» EXERCISE DETAILS: Copy the text of every entry below word for word, leaving out the pictures.

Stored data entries
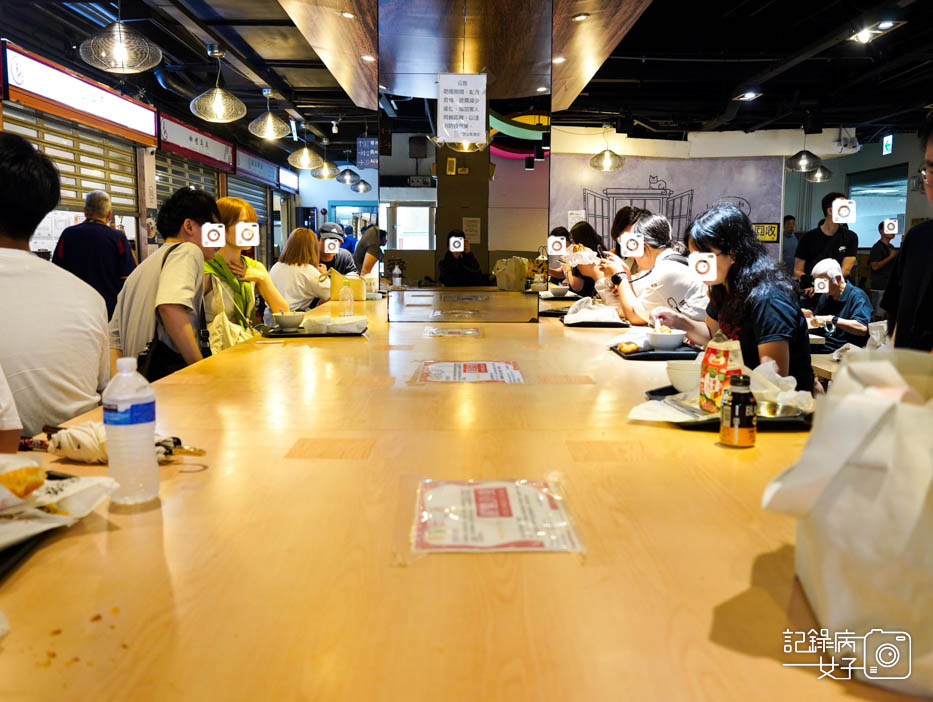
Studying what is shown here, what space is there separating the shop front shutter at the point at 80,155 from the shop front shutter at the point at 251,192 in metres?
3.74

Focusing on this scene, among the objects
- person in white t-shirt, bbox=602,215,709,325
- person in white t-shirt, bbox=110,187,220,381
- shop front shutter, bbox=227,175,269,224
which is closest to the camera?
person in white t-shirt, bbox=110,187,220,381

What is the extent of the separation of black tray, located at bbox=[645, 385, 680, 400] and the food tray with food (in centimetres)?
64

» EXERCISE SOLUTION:
Studying what is shown here, what space is there separating the shop front shutter at the point at 80,155 from the shop front shutter at the point at 251,192 in metres?
3.74

Focusing on this scene, among the objects
- person in white t-shirt, bbox=602,215,709,325
- person in white t-shirt, bbox=110,187,220,381
- shop front shutter, bbox=227,175,269,224
which is closest to the camera?
person in white t-shirt, bbox=110,187,220,381

What is the extent of the separation of black tray, located at bbox=[645, 385, 680, 400] and the food tray with food (in centimetres)?
64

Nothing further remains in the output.